The Samaritan is the one who is not Jewish and does not do, indeed cannot do what is required by Jewish tradition, and yet he too is healed.  And the other nine don’t even come back to prostrate themselves before Jesus and offer thanks, and yet they are healed as well.  So then who was right and who was wrong?  Isn’t there usually right and wrong in these kinds of stories?  The Samaritan and the nine did opposite things and yet they all were healed.  How can this be so?
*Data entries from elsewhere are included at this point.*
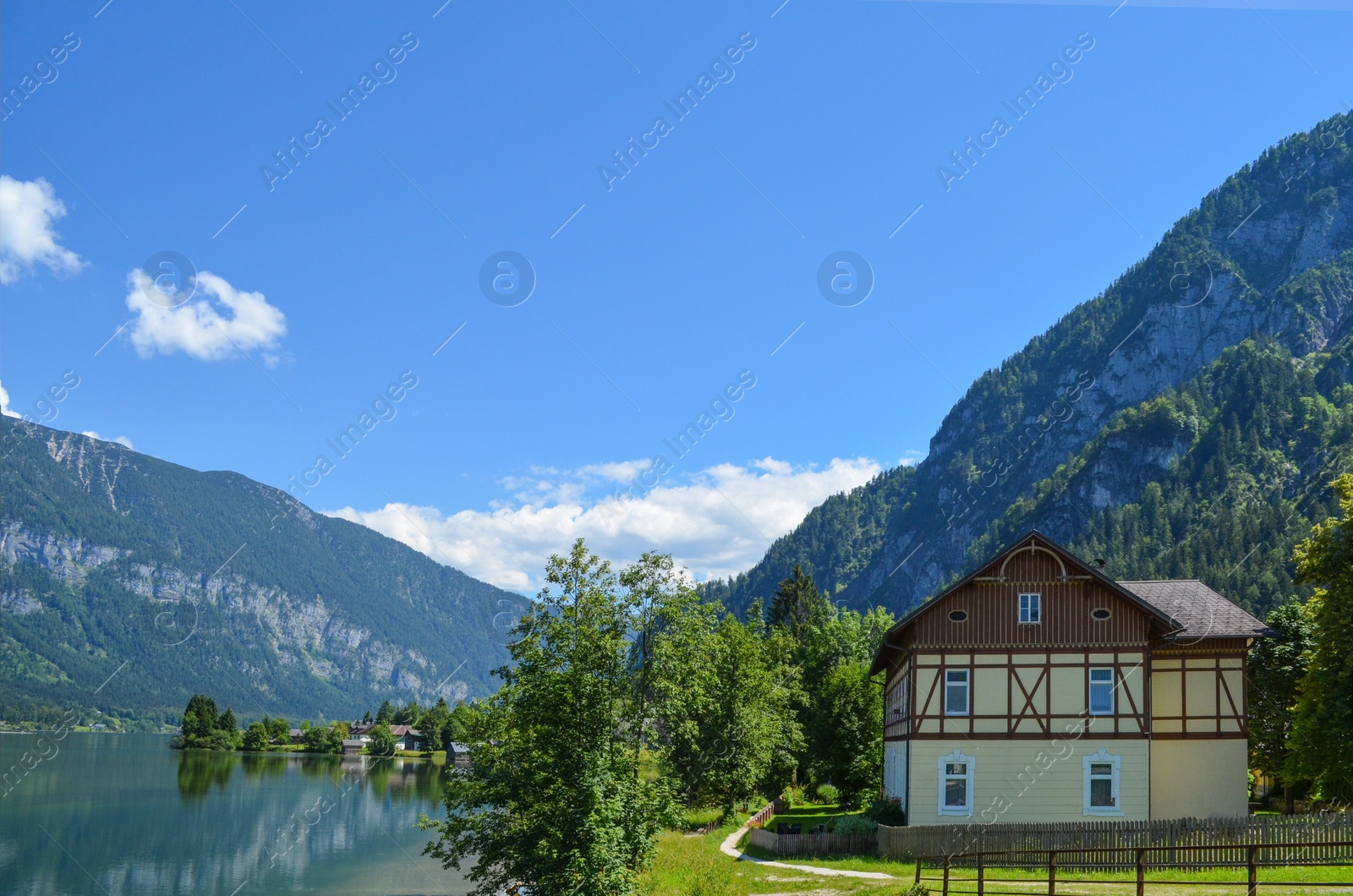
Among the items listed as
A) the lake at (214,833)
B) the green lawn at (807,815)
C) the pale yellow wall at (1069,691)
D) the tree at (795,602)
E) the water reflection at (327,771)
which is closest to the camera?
the pale yellow wall at (1069,691)

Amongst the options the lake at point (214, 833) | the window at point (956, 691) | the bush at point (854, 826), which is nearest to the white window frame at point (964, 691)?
the window at point (956, 691)

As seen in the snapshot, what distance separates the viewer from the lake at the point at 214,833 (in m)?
45.3

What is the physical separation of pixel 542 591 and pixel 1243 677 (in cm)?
2347

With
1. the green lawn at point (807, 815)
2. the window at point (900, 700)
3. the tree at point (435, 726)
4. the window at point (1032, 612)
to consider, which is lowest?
the tree at point (435, 726)

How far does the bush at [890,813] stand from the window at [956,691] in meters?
3.81

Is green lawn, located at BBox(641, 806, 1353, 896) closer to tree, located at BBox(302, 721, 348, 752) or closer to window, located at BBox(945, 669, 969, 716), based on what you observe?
window, located at BBox(945, 669, 969, 716)

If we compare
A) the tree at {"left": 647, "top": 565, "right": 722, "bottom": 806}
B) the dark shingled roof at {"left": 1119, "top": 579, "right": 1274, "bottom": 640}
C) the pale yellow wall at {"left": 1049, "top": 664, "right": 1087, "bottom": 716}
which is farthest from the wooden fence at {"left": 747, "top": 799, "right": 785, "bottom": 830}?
the dark shingled roof at {"left": 1119, "top": 579, "right": 1274, "bottom": 640}

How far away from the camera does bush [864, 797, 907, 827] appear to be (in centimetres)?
3475

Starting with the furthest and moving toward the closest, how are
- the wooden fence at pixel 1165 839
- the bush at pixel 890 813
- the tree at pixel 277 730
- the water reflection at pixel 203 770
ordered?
the tree at pixel 277 730, the water reflection at pixel 203 770, the bush at pixel 890 813, the wooden fence at pixel 1165 839

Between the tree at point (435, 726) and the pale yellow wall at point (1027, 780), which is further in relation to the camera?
the tree at point (435, 726)

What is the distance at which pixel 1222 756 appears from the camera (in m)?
33.5

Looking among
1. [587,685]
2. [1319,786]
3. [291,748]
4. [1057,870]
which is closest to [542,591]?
[587,685]

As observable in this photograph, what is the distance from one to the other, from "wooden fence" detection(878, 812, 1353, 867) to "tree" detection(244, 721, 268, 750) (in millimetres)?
161464

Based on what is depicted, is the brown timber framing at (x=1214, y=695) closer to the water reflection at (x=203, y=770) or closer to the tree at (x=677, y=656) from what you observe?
the tree at (x=677, y=656)
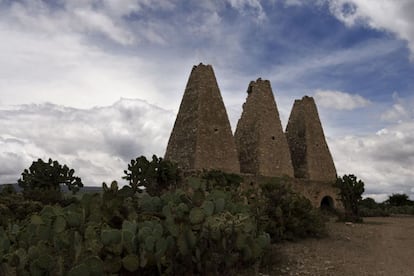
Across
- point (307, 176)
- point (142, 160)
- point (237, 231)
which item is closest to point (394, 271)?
point (237, 231)

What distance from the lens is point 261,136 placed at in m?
25.0

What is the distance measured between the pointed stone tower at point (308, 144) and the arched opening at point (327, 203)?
49.2 inches

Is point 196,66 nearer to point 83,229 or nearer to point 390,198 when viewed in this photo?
point 83,229

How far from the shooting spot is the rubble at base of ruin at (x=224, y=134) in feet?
75.3

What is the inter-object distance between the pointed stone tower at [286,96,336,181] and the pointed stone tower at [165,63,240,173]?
23.7ft

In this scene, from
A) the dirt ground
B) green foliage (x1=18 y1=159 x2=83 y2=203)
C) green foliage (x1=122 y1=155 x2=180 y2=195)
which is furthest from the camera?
green foliage (x1=18 y1=159 x2=83 y2=203)

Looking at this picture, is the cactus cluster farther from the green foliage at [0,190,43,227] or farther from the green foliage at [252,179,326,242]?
the green foliage at [0,190,43,227]

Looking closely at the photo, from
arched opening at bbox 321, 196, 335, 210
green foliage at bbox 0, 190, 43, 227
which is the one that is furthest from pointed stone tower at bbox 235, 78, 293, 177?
green foliage at bbox 0, 190, 43, 227

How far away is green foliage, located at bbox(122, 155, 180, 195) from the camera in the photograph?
17.6 meters

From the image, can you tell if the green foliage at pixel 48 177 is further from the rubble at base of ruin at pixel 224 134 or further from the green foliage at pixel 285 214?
the green foliage at pixel 285 214

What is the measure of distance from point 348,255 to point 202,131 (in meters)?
13.9

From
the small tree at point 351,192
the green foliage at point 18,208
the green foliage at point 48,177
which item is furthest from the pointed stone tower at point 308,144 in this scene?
the green foliage at point 18,208

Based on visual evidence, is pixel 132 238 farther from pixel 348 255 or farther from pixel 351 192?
pixel 351 192

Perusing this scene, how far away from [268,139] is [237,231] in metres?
18.2
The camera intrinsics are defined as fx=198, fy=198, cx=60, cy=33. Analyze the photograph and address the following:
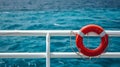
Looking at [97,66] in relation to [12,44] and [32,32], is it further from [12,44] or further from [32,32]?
[12,44]

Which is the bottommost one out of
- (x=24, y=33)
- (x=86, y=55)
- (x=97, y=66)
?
(x=97, y=66)

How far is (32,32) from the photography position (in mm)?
3102

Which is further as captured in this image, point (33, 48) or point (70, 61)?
point (33, 48)

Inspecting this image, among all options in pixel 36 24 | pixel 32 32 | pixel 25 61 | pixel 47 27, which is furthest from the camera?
pixel 36 24

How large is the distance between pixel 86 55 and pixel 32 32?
3.12ft

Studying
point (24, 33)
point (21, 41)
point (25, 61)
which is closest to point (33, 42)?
point (21, 41)

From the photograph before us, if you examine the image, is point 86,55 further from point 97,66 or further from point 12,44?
point 12,44

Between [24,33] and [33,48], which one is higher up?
[24,33]

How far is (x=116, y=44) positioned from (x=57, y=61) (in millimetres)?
3412

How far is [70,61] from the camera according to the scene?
641 centimetres

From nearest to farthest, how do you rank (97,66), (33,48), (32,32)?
1. (32,32)
2. (97,66)
3. (33,48)

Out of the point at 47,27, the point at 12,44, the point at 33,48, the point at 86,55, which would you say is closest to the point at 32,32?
the point at 86,55

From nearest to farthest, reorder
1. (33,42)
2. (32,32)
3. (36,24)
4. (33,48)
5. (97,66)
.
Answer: (32,32) → (97,66) → (33,48) → (33,42) → (36,24)

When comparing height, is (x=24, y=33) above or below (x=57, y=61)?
above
The Good News today is that today’s readings from Jeremiah and Jesus are life-giving lessons in faith.  Jeremiah offers faith that those in captivity will one day return to the Holy Land, that the nation of Israel will one day be healed and whole again, that God has not forgotten them. Jesus enables the ten leper’s faith that simply obeying the command of the master will heal them of their disease.  Both Jeremiah and Jesus are preaching the hope of an end to isolation and banishment.  That kind of hope comes through faith alone: faith that God loves all of his children; faith that when the world rejects you, God embraces you; faith that God has given you the gift of salvation; faith as tiny as a mustard seed.